### PROBLEM TO SOLVE
Copy the data word for word, from the line with "Present in this image, what is the order of" through the end of the data, both ends included.
───── GIVEN RECORDS ─────
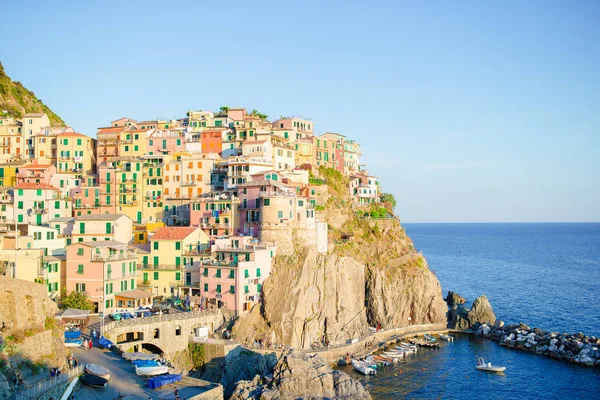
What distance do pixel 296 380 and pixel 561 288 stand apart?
8508 centimetres

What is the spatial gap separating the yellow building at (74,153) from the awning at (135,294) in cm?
2997

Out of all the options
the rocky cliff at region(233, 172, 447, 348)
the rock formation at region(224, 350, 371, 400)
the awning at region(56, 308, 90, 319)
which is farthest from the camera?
the rocky cliff at region(233, 172, 447, 348)

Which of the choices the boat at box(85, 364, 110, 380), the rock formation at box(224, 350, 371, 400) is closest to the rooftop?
the rock formation at box(224, 350, 371, 400)

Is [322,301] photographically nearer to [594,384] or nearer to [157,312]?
[157,312]

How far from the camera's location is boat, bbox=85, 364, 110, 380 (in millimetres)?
38531

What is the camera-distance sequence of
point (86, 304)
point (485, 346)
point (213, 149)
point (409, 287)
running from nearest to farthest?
point (86, 304), point (485, 346), point (409, 287), point (213, 149)

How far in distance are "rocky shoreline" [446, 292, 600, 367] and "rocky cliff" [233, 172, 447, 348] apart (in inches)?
139

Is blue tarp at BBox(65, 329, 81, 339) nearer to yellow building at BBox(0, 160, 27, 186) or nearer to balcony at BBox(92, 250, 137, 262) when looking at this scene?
balcony at BBox(92, 250, 137, 262)

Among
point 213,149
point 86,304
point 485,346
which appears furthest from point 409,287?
point 86,304

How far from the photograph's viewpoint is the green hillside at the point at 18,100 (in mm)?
105938

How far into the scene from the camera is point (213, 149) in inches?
3369

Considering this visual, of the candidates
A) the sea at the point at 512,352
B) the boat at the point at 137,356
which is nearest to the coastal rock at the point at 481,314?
the sea at the point at 512,352

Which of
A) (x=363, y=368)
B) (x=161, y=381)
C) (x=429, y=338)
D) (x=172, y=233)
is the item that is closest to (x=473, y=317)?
(x=429, y=338)

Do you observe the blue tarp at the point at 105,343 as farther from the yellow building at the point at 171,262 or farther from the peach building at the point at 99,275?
the yellow building at the point at 171,262
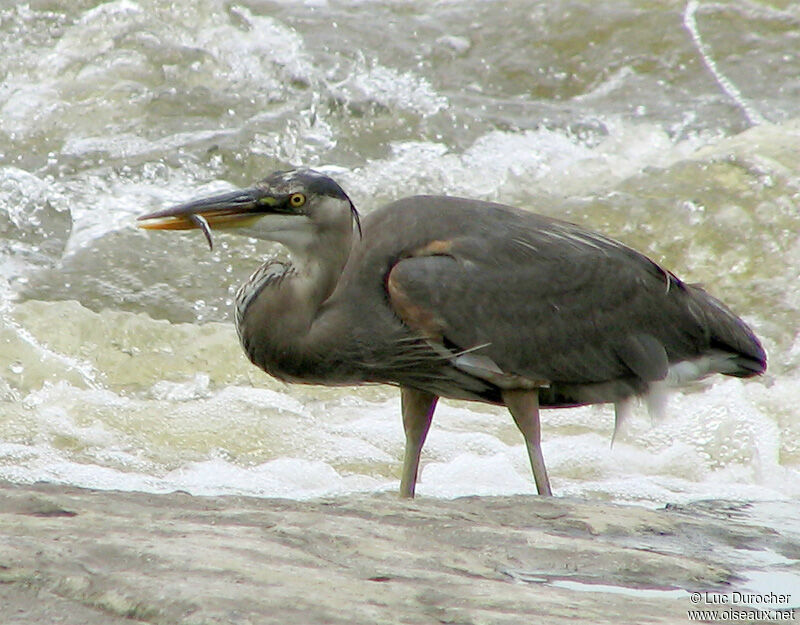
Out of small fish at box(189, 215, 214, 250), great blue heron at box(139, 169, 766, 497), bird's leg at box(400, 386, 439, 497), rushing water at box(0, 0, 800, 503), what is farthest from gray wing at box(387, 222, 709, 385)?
rushing water at box(0, 0, 800, 503)

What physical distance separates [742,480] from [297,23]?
5.74 meters

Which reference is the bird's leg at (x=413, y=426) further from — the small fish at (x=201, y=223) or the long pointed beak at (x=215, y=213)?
the small fish at (x=201, y=223)

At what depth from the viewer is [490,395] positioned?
203 inches

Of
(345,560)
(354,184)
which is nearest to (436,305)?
(345,560)

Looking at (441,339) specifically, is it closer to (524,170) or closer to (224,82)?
(524,170)

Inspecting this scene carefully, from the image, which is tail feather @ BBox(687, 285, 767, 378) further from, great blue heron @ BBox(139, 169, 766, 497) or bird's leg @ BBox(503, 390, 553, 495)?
bird's leg @ BBox(503, 390, 553, 495)

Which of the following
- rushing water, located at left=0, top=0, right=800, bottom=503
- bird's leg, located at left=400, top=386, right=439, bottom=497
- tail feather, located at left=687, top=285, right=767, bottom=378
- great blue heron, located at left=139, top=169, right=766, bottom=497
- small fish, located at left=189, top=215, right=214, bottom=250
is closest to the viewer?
small fish, located at left=189, top=215, right=214, bottom=250

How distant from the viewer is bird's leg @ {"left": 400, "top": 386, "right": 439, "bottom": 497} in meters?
5.08

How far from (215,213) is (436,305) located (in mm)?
842

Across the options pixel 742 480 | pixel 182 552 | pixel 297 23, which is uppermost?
pixel 182 552

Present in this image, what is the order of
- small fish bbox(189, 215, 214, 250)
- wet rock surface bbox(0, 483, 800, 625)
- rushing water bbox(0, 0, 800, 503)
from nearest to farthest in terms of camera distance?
wet rock surface bbox(0, 483, 800, 625)
small fish bbox(189, 215, 214, 250)
rushing water bbox(0, 0, 800, 503)

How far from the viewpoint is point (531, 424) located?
502 centimetres

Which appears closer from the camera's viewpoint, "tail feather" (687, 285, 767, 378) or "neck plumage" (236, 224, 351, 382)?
"neck plumage" (236, 224, 351, 382)

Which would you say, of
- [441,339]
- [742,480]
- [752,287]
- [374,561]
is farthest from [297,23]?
[374,561]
─────
### COMPLETE OUTPUT
Present in this image, what is the order of
- small fish bbox(189, 215, 214, 250)
- wet rock surface bbox(0, 483, 800, 625)
- rushing water bbox(0, 0, 800, 503)
from nearest to farthest in terms of camera distance?
wet rock surface bbox(0, 483, 800, 625)
small fish bbox(189, 215, 214, 250)
rushing water bbox(0, 0, 800, 503)

How far from the viewpoint is point (531, 424) located?
502 centimetres

Which appears closer from the camera's viewpoint, "tail feather" (687, 285, 767, 378) or "neck plumage" (236, 224, 351, 382)?
"neck plumage" (236, 224, 351, 382)

Which would you say, of
- [441,339]
- [742,480]
- [752,287]
- [374,561]
is farthest from [297,23]?
[374,561]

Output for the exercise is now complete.